Tratamento do estresse - Psicóloga Carolline Miksoz

O sofrimento moral e psicológico sempre foi tema de discussão em todas as culturas, em todas as épocas. Porém, não se pode deixar de reconhecer, ao examinar os registros e estudos sobre o tema, que a maneira de se sofrer e sua identificação recebe considerável influência cultural e se modifica ao sabor das transformações sociais.

Na sociedade ocidental, da qual pode-se falar com mais intimidade, é possível perceber essa natureza renovável da percepção do sofrimento focando a atenção para o que ocorreu nos últimos 100 anos. Na maior parte dos tratados de psiquiatria e psicologia dos primeiros 30 anos do século XX, os sentimentos de culpa, remorso e infortúnio moral eram descritos como o cerne de todo o sofrimento depressivo.

Numa sociedade onde elevados sentimentos de responsabilidade e preocupações altruístas eram a moral dominante e a realização de desejos pessoais vista como preocupação fútil e mundana, era compreensível que tudo o que se temesse era “proceder erradamente”. O século terminou, no entanto, com a cristalização de uma nova matriz de orientação moral que em quase tudo renega os valores com os quais a civilização ocidental o iniciou.

A atual sociedade de consumo estimula o desejo e esse deve ser hipertrofiado para que se aumentem artificialmente as necessidades individuais. Ou seja, é preciso criar uma voracidade inédita de consumo, pois do outro lado há também um ritmo frenético de produção e prestação de serviços que precisa ser justificado ou todos acabariam por desconfiar que as pessoas vivem ocupadas com objetivos em boa parte supérfluos. Não é à toa que a maneira de se perceber sofrendo em dias atuais quase sempre se relaciona à noção de esforço extenuante ou frustração. Numa cultura competitiva por excelência, onde o papel das pessoas é lutar pela preferência dos que consomem e ao mesmo tempo se tornarem capazes de consumir infinitamente, a ideia de sofrer é mais bem definida pelo cansaço e pela ameaça do fracasso.

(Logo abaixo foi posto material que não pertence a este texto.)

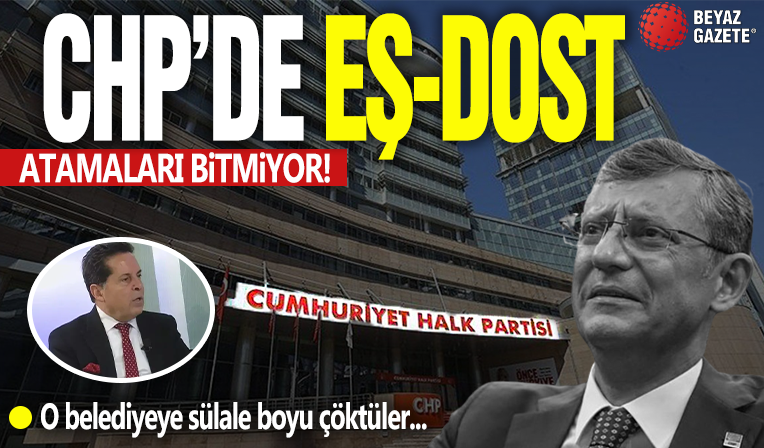CHP'de eş-dost atamaları bitmiyor! Esenyurt Belediyesi'ne sülale boyu çöktüler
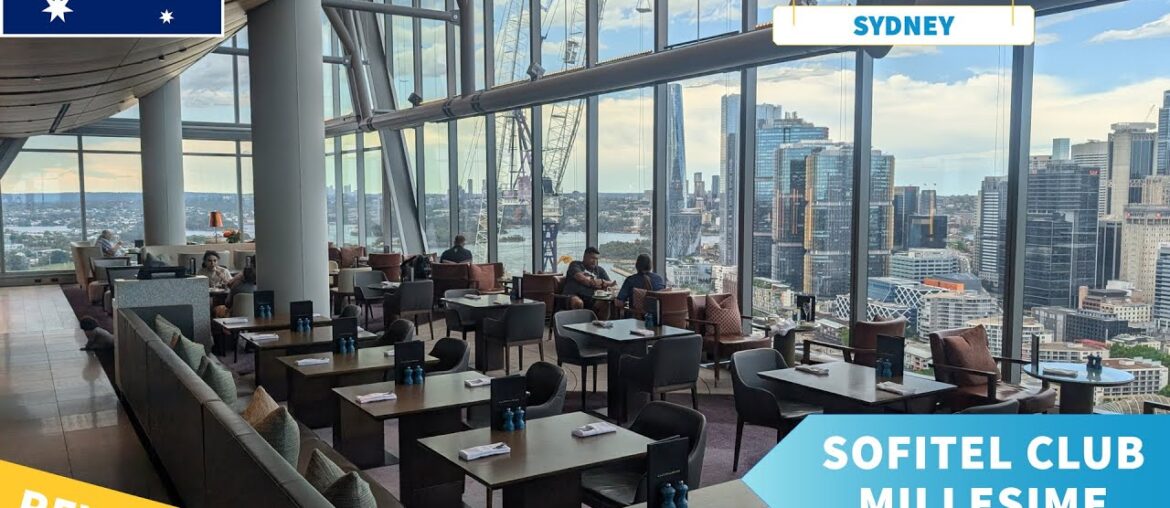 Sofitel Club Millesime Review of Benefits at Sydney Darling Harbour Hotel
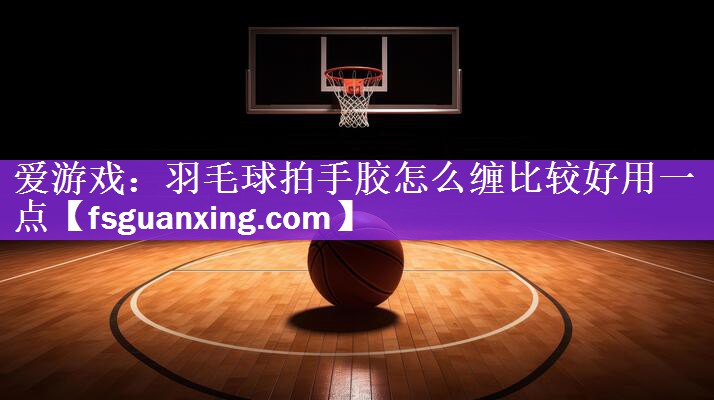 爱游戏：羽毛球拍手胶怎么缠比较好用一点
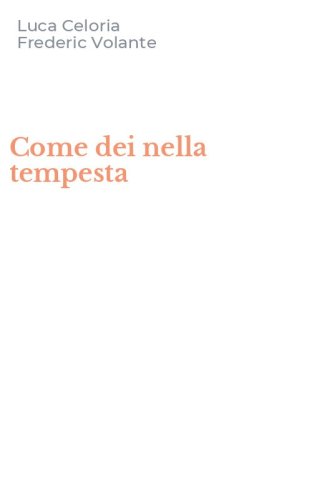 Come dei nella tempesta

Originária da literatura médica e leiga dos EUA, a palavra estresse (do original “Stress”) significa exatamente esforço, destinado a atender necessidades de adaptação ou enfrentamento. Rapidamente passou a ser utilizada para definir o desconforto frequente que ronda pessoas envolvidas num ciclo de perdas de qualidade de vida. São rotinas inadequadas de trabalho, perdas de disponibilidade para se dedicar ao convívio prazeroso com outras pessoas (mesmo com a família), além do abandono progressivo de hábitos lúdicos e da atividade física que compõe o cardápio geral da deterioração da qualidade de se viver em nossos tempos.

Quando vista de uma forma um pouco mais corporizada, o “cansaço” já encontra uma palavra portuguesa para se definir: Estafa. São as faces culturais do verdadeiro e atual “mal estar” civilizatório. A psiquiatria moderna parece ter sido capaz de sentir toda essa transformação. No início do século passado deixou de se preocupar com a histeria, uma ilusão como conceito, e a dar espaço à depressão como doença frequente e relevante.

Inicialmente, porém, só reconheceu formas graves. Os anos 80 viram surgir o conceito diagnóstico de “Distimia”, que significa em outras palavras uma forma prolongada apesar de leve de depressão. E foi desconcertante descobrir depois como era frequente essa forma de adoecimento depressivo, e quanto ela parecia estar ligada à má qualidade de vida.

A Distimia se assemelha em muito ao que a sociedade se acostumou a chamar de estresse e talvez seja razoável entender que pessoas que percebam não encontrar mais fim para crônicos sentimentos de desconforto como estafa e estresse tenham na realidade, ultrapassado por vários motivos a linha que divide a doença do sofrimento normal e passageiro.

Sabe-se, no entanto, que o complexo organismo humano ainda reserva segredos o suficiente para admitir a ignorância a cerca da natureza das causas das enfermidades. Muitas evidências mostram que doenças orgânicas e disfunções cerebrais podem causar a depressão crônica. A simples observação da deterioração sutil do humor no envelhecimento nos mostra isto. Trata-se, portanto, de uma via de duas mãos onde a perda de qualidade de vida leva a Distimia e a mesma, por sua vez, produz por vários mecanismos uma série de reações adaptativas que levam a um baixo padrão em termos de qualidade de vida.

É um fato que leva a entender como é ampla a noção de saúde e sua relação com os hábitos e os costumes. E que faz pensar que realmente temos limites como espécie, que as pessoas deveriam saber reconhecer para pensar em construir um mundo realmente mais capaz de produzir o bem estar e a felicidade perseguidos historicamente, como uma promessa até hoje não cumprida.